* TASK DESCRIPTION
Reproduce the lines of the data below word for word, from the line with "How much distance separates" to the line with "point (17, 62), point", including both of those lines.

* STORED ROWS
□ □ □ □
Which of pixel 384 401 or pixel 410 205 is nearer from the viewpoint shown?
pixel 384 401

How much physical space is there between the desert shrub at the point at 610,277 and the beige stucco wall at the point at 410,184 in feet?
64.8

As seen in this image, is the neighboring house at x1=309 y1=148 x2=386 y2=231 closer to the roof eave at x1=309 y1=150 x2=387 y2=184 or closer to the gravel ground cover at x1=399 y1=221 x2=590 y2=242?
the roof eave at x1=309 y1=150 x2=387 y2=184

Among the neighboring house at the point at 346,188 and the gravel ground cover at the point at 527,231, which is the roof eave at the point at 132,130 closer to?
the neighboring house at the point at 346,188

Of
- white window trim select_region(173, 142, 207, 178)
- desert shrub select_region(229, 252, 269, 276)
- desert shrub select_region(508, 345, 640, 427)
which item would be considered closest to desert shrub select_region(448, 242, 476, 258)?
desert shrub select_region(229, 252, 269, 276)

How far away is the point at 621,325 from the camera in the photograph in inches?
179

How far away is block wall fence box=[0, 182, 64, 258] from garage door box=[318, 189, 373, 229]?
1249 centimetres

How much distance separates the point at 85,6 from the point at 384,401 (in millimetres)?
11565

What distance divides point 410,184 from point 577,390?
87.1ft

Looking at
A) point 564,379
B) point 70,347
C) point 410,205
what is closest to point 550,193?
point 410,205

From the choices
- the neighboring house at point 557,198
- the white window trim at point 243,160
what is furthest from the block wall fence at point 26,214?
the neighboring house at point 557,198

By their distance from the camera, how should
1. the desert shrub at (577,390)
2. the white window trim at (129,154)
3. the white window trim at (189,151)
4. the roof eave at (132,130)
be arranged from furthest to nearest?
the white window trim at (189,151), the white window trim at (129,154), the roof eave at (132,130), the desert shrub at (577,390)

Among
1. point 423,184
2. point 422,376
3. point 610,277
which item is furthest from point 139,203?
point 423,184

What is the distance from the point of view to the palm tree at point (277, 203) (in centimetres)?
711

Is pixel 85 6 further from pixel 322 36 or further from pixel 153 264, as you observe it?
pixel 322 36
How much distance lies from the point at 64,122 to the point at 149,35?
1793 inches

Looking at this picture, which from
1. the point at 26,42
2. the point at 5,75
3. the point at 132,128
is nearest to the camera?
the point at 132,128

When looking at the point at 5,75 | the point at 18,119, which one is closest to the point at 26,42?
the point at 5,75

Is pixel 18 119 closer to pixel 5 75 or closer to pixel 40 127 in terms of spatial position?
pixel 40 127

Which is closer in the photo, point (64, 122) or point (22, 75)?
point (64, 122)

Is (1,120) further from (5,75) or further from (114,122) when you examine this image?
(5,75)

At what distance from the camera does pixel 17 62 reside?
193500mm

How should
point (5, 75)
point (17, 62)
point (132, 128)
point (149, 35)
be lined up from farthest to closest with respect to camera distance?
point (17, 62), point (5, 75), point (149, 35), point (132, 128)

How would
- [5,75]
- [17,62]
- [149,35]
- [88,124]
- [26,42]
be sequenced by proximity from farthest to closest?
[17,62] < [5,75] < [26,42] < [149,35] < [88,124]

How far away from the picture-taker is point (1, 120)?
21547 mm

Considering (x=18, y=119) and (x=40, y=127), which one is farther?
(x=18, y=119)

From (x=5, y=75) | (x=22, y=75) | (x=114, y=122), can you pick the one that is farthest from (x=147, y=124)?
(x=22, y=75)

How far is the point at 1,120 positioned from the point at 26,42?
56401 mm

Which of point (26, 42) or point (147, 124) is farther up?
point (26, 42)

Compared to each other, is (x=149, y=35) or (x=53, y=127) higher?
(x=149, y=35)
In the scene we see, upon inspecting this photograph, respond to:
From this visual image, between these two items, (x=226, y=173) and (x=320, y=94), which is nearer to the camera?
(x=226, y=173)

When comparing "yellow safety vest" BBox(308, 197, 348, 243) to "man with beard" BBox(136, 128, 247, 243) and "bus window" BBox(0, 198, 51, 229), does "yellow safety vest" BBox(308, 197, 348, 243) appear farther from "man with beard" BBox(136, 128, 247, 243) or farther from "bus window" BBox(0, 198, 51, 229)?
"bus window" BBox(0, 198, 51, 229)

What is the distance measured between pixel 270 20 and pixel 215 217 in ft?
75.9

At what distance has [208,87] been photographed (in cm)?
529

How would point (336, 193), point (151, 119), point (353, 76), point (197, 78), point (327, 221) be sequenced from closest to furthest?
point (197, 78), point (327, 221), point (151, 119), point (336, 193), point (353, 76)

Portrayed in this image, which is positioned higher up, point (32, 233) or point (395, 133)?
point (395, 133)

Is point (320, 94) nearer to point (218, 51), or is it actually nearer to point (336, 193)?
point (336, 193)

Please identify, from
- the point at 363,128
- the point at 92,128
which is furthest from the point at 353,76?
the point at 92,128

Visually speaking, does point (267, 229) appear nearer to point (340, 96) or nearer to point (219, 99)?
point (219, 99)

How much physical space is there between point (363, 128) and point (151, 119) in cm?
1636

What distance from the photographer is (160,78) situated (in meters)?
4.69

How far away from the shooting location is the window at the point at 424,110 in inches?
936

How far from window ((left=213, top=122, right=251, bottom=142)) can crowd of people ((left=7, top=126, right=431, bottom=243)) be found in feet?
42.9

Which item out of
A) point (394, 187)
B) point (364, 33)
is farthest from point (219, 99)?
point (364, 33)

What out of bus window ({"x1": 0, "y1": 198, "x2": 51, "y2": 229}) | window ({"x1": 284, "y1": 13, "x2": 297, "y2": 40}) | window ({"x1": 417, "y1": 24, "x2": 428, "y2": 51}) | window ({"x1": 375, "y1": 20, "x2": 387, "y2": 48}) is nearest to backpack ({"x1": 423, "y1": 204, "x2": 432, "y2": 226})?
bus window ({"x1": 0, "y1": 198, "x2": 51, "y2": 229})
□ □ □ □
* TASK RESPONSE
How much distance separates the point at 85,6 from the point at 384,401 (in millimetres)?
11565

What distance divides point 410,184 from point 577,390?
87.1ft

Looking at
A) point 564,379
B) point 70,347
C) point 410,205
what is closest to point 550,193?
point 410,205

From the choices
- the neighboring house at point 557,198
- the white window trim at point 243,160
what is furthest from the block wall fence at point 26,214?
the neighboring house at point 557,198

By their distance from the camera, how should
1. the desert shrub at (577,390)
2. the white window trim at (129,154)
3. the white window trim at (189,151)
4. the roof eave at (132,130)
be arranged from furthest to nearest?
the white window trim at (189,151), the white window trim at (129,154), the roof eave at (132,130), the desert shrub at (577,390)

Among
1. point 423,184
2. point 422,376
3. point 610,277
which item is furthest from point 139,203?
point 423,184

What is the distance from the point of view to the palm tree at point (277, 203) (in centimetres)?
711

Is pixel 85 6 further from pixel 322 36 or further from pixel 153 264, as you observe it?
pixel 322 36
How much distance lies from the point at 64,122 to the point at 149,35?
1793 inches

Looking at this picture, which from
1. the point at 26,42
2. the point at 5,75
3. the point at 132,128
is nearest to the camera?
the point at 132,128

When looking at the point at 5,75 | the point at 18,119, which one is closest to the point at 26,42?
the point at 5,75

Is pixel 18 119 closer to pixel 5 75 or closer to pixel 40 127 in terms of spatial position?
pixel 40 127

Which is closer in the photo, point (64, 122) or point (22, 75)?
point (64, 122)

Is (1,120) further from (5,75) or further from (114,122) when you examine this image?
(5,75)

At what distance from the camera does pixel 17 62 reside?
193500mm

How should
point (5, 75)
point (17, 62)
point (132, 128)
point (149, 35)
be lined up from farthest to closest with respect to camera distance?
point (17, 62), point (5, 75), point (149, 35), point (132, 128)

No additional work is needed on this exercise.